++++ Trecho fornecido ++++

Caso seja contundente resumir Zootopia em apenas uma única veia que o longa-metragem contém, o seu conteúdo político, interessado em estudar uma utopia que une os diferentes animais – como o próprio nome aponta -, mesmo os predadores e as presas, certamente é a mais importante entre as inúmeras características observáveis na animação da Disney. O conceito por trás da premissa não é realmente original, porque contrapõe sonhos que são supostamente grandes demais para pessoas pequenas demais, como é o caso de Judy Hopps (Ginnifer Goodwin) – a empresa já se desvencilhou por esse caminho anteriormente. O grande às na manga é todo o contexto social abrangido, as minúcias de uma sociedade aparentemente maravilhosa, mas preenchida por desigualdades sociais notáveis. Judy quer se policial, mas será mais que uma.

O mundo é extremamente colorido, nascendo de uma criação estética gostosa de se conhecer pela primeira vez, como exemplifica a própria cena de Judy embarcando na cidade representada, sob a ótica dos animais serem “diferentes, mas iguais” – sentença que, aqui, possui um outro sentido, no entanto, sempre deve ser cuidadosamente pensada, para não legitimar desigualdades, caráter que parte de um princípio completamente diferente. Os artistas, como a Gazelle (Shakira), se importam com as causas das minorias, segurando o alto-falante para os seres pequenos demais conseguirem gritar por si sós – “aparentemente” pequenos demais, porque a protagonista justamente prova o contrário. Zootopia embarca em uma realidade que não é realmente a parte da nossa, incitando aos espectadores uma vontade por reconhecê-la, e a animação compreende isso.

++++ Registros fornecidos ++++

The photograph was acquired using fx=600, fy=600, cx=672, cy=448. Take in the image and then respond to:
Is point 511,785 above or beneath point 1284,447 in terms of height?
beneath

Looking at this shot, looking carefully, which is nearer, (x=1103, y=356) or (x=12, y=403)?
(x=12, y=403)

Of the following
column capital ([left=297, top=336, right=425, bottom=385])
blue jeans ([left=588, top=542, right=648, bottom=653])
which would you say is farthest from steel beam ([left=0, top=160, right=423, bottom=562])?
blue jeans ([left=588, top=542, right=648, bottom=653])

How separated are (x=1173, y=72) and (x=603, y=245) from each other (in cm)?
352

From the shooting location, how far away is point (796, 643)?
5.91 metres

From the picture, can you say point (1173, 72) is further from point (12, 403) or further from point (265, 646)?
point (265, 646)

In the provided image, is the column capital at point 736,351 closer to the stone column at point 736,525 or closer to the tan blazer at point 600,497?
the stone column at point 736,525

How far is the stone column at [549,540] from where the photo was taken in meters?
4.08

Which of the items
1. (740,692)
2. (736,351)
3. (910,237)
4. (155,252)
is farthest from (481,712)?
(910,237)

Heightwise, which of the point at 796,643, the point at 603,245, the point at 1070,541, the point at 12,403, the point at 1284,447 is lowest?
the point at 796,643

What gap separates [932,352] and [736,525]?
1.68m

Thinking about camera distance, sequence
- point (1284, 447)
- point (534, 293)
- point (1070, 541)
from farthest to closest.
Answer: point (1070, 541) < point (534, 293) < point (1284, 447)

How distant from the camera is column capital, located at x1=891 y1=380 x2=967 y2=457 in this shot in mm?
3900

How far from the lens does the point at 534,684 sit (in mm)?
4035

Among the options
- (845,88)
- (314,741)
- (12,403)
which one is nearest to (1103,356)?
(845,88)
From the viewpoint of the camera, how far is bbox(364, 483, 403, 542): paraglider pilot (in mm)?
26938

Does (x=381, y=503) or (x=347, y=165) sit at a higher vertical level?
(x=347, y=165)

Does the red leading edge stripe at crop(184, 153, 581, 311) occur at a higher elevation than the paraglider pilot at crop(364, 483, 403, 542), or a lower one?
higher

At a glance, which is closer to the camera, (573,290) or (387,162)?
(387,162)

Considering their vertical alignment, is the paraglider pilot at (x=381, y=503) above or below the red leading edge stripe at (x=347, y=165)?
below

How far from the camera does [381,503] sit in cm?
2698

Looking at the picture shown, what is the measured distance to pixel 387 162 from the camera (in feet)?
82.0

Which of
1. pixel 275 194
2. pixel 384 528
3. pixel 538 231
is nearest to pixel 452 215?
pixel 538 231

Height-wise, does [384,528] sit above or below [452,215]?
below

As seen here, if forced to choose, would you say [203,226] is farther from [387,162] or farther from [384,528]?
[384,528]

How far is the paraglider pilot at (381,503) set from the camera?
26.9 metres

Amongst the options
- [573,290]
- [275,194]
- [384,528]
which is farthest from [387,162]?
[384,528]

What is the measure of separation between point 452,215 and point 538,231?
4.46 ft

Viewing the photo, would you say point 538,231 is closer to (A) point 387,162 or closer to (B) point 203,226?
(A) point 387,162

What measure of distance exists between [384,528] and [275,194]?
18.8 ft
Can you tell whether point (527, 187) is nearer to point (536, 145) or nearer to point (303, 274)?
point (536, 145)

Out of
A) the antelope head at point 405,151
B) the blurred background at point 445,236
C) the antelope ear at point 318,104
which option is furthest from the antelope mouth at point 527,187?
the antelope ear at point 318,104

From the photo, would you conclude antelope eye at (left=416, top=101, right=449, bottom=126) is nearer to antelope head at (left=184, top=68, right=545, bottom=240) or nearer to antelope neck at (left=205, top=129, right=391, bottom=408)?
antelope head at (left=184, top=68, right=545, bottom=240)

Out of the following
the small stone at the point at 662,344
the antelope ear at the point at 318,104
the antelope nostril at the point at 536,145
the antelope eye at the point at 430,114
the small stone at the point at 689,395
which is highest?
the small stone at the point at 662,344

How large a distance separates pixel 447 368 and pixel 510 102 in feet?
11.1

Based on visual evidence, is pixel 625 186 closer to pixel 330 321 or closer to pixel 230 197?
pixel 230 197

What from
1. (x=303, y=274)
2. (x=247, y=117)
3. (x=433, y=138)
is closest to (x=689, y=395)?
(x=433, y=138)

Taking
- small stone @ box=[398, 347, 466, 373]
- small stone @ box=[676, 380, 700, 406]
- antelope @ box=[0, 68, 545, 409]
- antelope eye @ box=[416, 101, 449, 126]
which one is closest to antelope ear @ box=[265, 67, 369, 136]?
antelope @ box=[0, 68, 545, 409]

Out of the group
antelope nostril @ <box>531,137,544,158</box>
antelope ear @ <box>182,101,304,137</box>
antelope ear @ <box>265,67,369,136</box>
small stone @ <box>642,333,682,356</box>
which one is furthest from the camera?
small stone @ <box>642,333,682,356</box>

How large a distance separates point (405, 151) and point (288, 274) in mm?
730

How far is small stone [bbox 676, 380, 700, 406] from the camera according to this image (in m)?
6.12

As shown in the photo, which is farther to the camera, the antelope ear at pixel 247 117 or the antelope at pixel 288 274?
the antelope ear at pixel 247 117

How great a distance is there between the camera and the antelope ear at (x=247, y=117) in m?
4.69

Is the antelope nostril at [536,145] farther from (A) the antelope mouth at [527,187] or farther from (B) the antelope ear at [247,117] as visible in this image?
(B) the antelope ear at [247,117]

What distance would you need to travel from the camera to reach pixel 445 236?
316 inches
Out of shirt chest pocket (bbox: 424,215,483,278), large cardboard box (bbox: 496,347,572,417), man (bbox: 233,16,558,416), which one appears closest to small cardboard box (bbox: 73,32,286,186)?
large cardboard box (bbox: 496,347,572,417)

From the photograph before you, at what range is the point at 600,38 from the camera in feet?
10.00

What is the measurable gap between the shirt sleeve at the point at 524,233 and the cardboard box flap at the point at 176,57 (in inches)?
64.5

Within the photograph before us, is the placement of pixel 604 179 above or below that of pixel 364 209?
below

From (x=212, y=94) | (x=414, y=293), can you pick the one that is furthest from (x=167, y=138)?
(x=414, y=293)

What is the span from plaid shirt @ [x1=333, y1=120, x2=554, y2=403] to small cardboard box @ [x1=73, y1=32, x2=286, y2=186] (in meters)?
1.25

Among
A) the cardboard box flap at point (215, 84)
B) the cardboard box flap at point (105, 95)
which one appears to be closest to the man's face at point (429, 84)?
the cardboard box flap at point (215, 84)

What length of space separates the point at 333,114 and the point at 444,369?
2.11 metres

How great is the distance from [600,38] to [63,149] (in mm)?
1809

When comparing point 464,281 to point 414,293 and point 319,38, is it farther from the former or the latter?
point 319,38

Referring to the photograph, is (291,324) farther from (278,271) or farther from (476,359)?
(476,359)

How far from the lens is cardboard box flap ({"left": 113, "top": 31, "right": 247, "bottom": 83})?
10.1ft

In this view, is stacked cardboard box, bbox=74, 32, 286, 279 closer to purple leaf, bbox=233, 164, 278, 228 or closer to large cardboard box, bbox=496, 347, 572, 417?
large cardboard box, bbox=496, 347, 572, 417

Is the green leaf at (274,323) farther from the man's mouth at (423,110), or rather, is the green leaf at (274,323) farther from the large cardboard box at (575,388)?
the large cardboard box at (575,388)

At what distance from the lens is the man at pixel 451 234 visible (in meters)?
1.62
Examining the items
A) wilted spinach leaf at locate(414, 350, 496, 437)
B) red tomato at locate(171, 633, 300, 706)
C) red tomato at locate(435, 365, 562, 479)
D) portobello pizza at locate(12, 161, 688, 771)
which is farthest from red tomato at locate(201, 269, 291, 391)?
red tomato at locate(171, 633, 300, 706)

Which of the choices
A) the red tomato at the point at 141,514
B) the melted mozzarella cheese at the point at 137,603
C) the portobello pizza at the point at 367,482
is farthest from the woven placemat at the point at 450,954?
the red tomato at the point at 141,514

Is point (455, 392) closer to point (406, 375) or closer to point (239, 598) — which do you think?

++++

§ Tarefa escrita A: Por favor, transcreva a parte do trecho sobre Zootopia entre "Caso seja contundente" e "mais que uma.", inclusive.
§ Tarefa escrita B: Atualize os registros entre a linha que contém "Examining the items" e o final deles, inclusive, substituindo "portobello pizza" por "mushroom pizza" e deixando todo o resto inalterado. Apresente somente essas linhas.
O trecho e os registros são materiais independentes um do outro.

§ Resultado da tarefa A:
Caso seja contundente resumir Zootopia em apenas uma única veia que o longa-metragem contém, o seu conteúdo político, interessado em estudar uma utopia que une os diferentes animais – como o próprio nome aponta -, mesmo os predadores e as presas, certamente é a mais importante entre as inúmeras características observáveis na animação da Disney. O conceito por trás da premissa não é realmente original, porque contrapõe sonhos que são supostamente grandes demais para pessoas pequenas demais, como é o caso de Judy Hopps (Ginnifer Goodwin) – a empresa já se desvencilhou por esse caminho anteriormente. O grande às na manga é todo o contexto social abrangido, as minúcias de uma sociedade aparentemente maravilhosa, mas preenchida por desigualdades sociais notáveis. Judy quer se policial, mas será mais que uma.

§ Resultado da tarefa B:
Examining the items
A) wilted spinach leaf at locate(414, 350, 496, 437)
B) red tomato at locate(171, 633, 300, 706)
C) red tomato at locate(435, 365, 562, 479)
D) mushroom pizza at locate(12, 161, 688, 771)
which is farthest from red tomato at locate(201, 269, 291, 391)?
red tomato at locate(171, 633, 300, 706)

Which of the choices
A) the red tomato at the point at 141,514
B) the melted mozzarella cheese at the point at 137,603
C) the mushroom pizza at the point at 367,482
is farthest from the woven placemat at the point at 450,954?
the red tomato at the point at 141,514

Is point (455, 392) closer to point (406, 375) or closer to point (239, 598) — which do you think?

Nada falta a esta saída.